Trabalhadores relatam impacto da austeridade no chão do HMDI, gerido por uma fundação terceirizada. Conversa entre trabalhadores do Hospital da Mulher e o Passa Palavra

O Hospital da Mulher e Maternidade Dona Iris (HMDI) é referência em atendimento humanizado, e atende mulheres e recém-nascidos de todo o país. Desde o começo do ano passado, o hospital possui o título de Hospital Amigo da Criança, reconhecido, pelos trabalhos relacionados ao aleitamento materno, pelo Ministério da Saúde e pelo UNICEF. Apesar do reconhecimento pelos serviços prestados, e com índice de aprovação de 90% dos pacientes, trabalhadores e pacientes do HMDI vêm sofrendo, desde o ano passado, com uma série de cortes de gastos, por parte da fundação que administra o hospital, a Fundação de Apoio ao Hospital das Clínicas da UFG (FUNDAHC). Conversamos com alguns trabalhadores do hospital.

Em dezembro do ano passado, uma das alas do HMDI foi fechada, porque o hospital, segundo o diretor da unidade, não recebeu o repasse da Secretaria Municipal de Saúde. Pessoas que trabalhavam nessa ala foram transferidas, e o horário de visita foi reduzido, de três para duas horas. Além disso, a quantidade de exames realizados foi, também, reduzida.

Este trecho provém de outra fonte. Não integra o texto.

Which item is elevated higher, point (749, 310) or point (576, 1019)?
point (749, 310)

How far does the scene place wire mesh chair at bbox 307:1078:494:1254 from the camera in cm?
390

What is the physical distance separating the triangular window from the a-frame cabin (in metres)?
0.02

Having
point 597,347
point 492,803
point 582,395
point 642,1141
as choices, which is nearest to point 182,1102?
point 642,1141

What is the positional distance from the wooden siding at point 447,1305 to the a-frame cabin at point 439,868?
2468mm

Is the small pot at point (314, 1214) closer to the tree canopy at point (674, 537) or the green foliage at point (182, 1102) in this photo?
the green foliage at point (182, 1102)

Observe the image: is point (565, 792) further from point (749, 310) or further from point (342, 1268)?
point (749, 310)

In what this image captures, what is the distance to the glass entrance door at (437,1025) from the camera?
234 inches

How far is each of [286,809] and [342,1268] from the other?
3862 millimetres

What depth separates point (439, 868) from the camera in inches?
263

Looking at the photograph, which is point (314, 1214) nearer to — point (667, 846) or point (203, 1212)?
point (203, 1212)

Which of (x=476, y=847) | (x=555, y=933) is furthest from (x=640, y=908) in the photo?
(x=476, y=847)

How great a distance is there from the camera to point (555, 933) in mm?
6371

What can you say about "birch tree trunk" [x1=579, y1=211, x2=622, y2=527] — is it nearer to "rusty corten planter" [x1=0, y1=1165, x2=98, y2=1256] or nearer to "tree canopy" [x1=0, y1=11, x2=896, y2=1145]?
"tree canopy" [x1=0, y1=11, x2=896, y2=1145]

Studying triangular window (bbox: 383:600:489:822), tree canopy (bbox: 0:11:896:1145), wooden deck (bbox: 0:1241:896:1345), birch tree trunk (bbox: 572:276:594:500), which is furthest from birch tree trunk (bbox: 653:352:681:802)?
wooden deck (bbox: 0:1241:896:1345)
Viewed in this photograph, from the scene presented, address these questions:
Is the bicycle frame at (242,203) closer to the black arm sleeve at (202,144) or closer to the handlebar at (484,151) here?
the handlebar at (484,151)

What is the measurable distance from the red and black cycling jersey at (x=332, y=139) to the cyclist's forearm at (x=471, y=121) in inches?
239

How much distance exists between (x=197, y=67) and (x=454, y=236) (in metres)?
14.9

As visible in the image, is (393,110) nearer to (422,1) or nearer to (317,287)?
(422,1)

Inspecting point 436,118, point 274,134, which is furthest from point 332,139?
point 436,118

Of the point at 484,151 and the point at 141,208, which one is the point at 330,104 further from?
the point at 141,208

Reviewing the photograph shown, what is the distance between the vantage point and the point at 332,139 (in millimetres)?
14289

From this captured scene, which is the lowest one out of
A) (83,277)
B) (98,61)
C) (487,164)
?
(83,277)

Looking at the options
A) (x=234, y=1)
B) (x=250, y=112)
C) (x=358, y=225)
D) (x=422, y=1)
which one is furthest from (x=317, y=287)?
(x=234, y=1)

Em fevereiro do mesmo ano, a Maternidade Marlene Teixeira, em Aparecida de Goiânia, fechou para reforma, e os atendimentos de urgência e emergência foram transferidos para o HMDI, que passou a sofrer superlotação (como vemos aqui). Nessa época, a prefeitura de Aparecida cedeu profissionais de enfermagem, médicos e assistentes administrativos para o HMDI. De acordo com uma trabalhadora com quem falamos, quando o atendimento foi normalizado na Maternidade Marlene Teixeira, os funcionários de Aparecida foram retransferidos:

E a gente ficou sem esses funcionários… Tinham 6 recepcionistas de lá… E a FUNDAHC não contratou ninguém pra substituir. Por isso que justificaram a redução do horário de visita, porque agora tem menos gente atendendo.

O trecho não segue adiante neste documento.